#### TO DO:
Copy out the material between the line holding "Does point (63, 5)" and the line holding "33.2 inches", inclusive, with no changes.

--

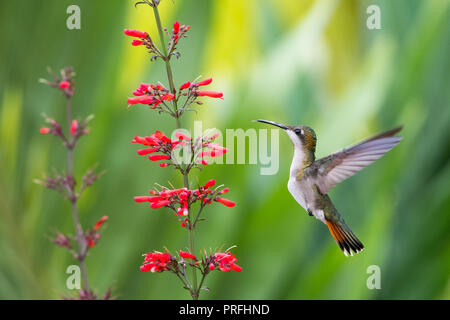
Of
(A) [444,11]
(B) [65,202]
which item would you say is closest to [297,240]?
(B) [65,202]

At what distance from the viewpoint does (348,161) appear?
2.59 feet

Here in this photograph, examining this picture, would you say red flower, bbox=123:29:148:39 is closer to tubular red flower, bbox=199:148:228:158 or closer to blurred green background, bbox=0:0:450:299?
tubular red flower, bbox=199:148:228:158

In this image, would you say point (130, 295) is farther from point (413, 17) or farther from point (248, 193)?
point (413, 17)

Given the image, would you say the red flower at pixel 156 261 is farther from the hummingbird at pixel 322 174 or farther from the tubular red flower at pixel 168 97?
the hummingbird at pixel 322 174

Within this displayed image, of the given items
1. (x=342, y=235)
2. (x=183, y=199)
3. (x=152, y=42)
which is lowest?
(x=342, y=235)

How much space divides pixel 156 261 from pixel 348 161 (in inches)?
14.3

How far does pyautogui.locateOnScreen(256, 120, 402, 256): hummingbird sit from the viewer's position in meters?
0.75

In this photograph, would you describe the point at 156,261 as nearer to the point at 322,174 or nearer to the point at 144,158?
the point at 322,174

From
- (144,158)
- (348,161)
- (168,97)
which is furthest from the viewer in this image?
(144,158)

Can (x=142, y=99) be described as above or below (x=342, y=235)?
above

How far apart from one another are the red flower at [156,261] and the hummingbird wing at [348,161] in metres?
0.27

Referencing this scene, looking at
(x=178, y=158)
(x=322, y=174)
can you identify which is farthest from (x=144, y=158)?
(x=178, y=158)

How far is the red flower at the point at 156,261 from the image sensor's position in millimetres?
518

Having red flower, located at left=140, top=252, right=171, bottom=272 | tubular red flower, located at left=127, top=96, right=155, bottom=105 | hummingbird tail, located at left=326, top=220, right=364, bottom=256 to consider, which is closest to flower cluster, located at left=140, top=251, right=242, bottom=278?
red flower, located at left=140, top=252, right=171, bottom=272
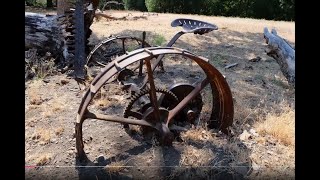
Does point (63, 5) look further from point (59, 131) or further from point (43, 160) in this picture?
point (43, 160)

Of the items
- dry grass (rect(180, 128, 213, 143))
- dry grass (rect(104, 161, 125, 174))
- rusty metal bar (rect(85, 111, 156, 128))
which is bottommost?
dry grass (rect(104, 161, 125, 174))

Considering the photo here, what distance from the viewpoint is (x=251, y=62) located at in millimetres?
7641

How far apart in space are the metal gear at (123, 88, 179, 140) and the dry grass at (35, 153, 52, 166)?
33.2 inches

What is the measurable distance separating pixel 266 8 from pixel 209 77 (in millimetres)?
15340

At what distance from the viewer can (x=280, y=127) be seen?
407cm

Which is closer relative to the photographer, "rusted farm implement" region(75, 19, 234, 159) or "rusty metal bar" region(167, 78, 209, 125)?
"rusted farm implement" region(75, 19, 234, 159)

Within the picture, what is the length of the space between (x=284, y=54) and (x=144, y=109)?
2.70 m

--

#### SOLUTION FOR THIS EXERCISE:
Does point (63, 5) look further from point (59, 131) or further from point (43, 160) in this picture?
point (43, 160)

Of the items
- dry grass (rect(180, 128, 213, 143))
- dry grass (rect(104, 161, 125, 174))
- rusty metal bar (rect(85, 111, 156, 128))
which is bottommost?
dry grass (rect(104, 161, 125, 174))

Considering the photo here, what distance from the viewpoint is (x=251, y=62) located at in millimetres?
7641

How far apart in space are the metal gear at (123, 88, 179, 140) and the dry grass at (35, 153, 52, 166)?
33.2 inches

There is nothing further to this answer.